I’d seen old Mrs. Boughton—or “Nana,” as all the Wildes called her—briefly at Drew’s engagement party, and had kept out of her sight. She was the twenty-five-years-older original version of her daughter, bright and false and practically humming with judgment.

That evening at a quarter past eight, her hard eyes followed me as I walked across the restaurant in the same black dress I’d worn to Drew’s engagement party.

Another thing I was reminded of, when it came to being part of Holden’s life: I was often required to wear a party dress.

“Hello, everyone.”

“Ember,” said Mrs. Boughton, in her trademark withering tone. “You’re late. We’ve ordered drinks without you.”

“That’s fine,” I said, knowing that she didn’t like that answer, because it sounded friendly but semi-implied that it was fine that I was late. I’d always enjoyed needling Mrs. Boughton, who wasn’t as claws-out mean as her daughter—mainly because she was always so shocked anyone would dare be rude to her.
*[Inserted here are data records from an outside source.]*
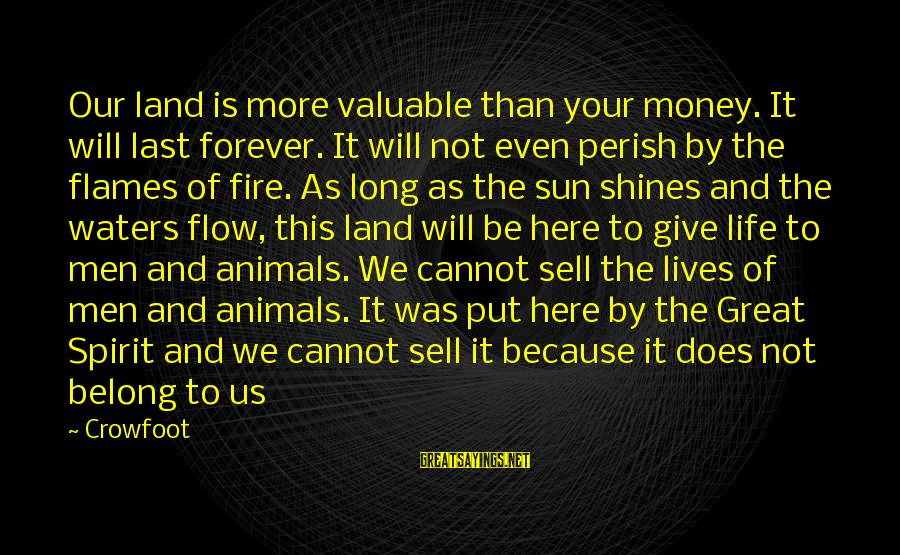 The Sun Shines Sayings By Crowfoot: Our land is more valuable than your money. It will last forever. It will not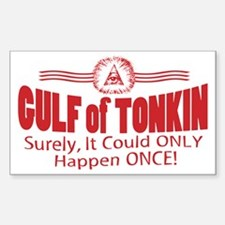 Tonkin Only Once Rectangle Decal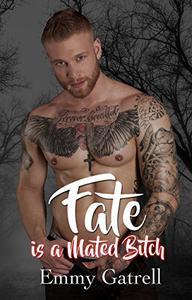 Fate is a Mated Bitch: A Paranormal Romance for Adults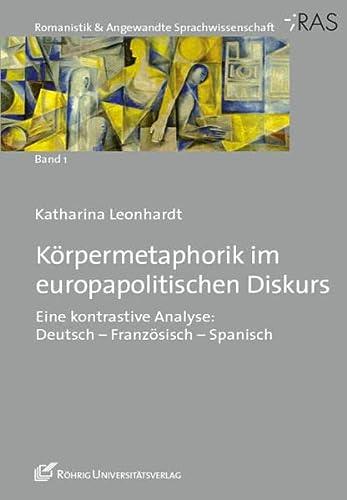 Körpermetaphorik im europapolitischen Diskurs: Katharina Leonhardt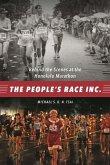 The People's Race Inc.: Behind the Scenes at the Honolulu Marathon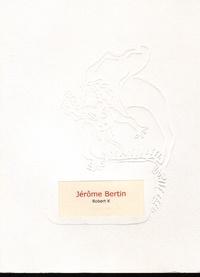 Jérôme Bertin - Robert K.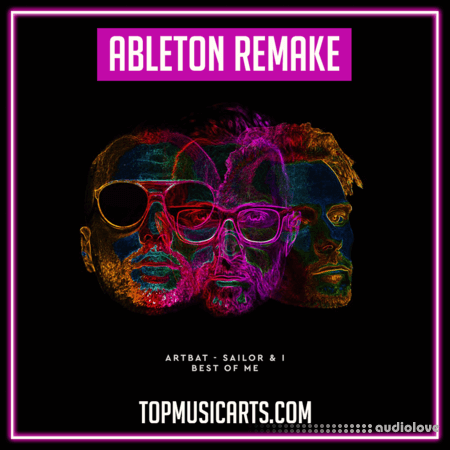 Top Music Arts ARTBAT Sailor & I Best of Me Ableton Remake (Melodic House Template)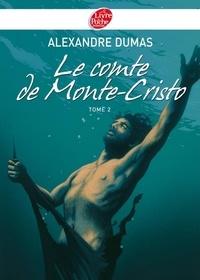 Alexandre Dumas - Le Comte de Monte-Cristo 2 - Texte abrégé.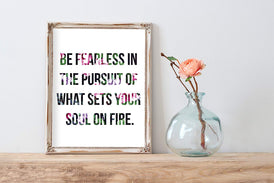 Floral Be Fearless In The Pursuit Of What Sets Your Soul On Fire Inspirational Quote Print | Wall Decor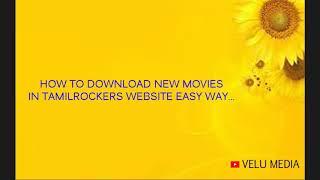 How to download new HD films in tamilrockers website in easy method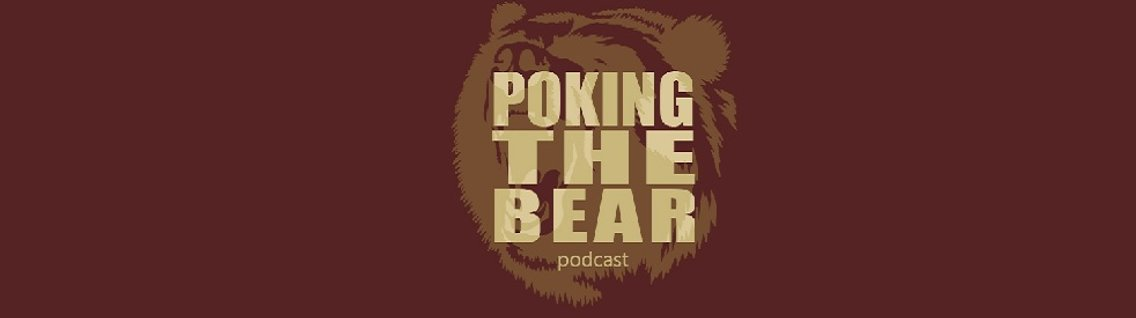 Poking The Bear Podcast - Cover Image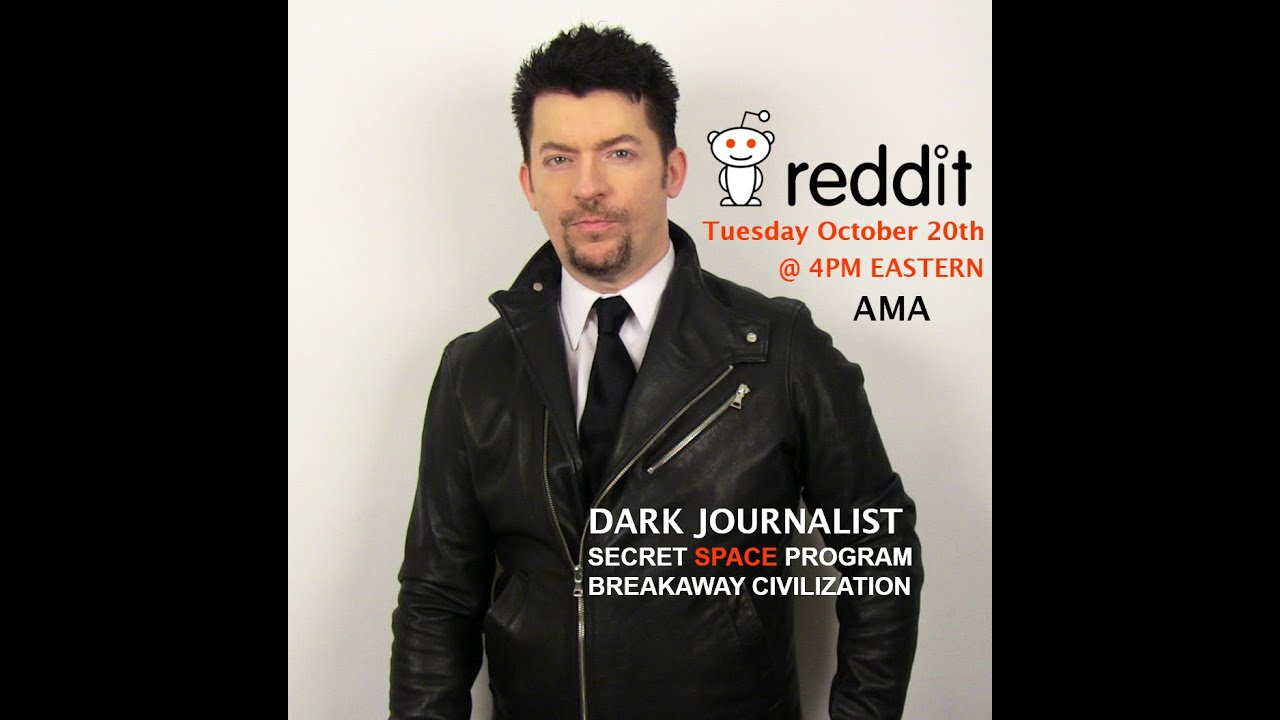 DARK JOURNALIST REDDIT AMA SECRET SPACE PROGRAM & DEEP STATE!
Next I presented her with my birthday present—an overpriced lavender candle, specially gift wrapped at the store. “Here you go. I’m afraid it’s not very useful,” I said. “But I remembered how much you liked lavender. So, happy birthday.”

She inclined her head to acknowledge the gift, though Mrs. Boughton was the type of person who would almost rather be irritated to receive a rose or vanilla candle than accept that someone had attempted to be considerate. Meantime, all of the Wilde men had stood formally as the waiter pulled out my chair. I remembered how that always used to unnerve me. Still did.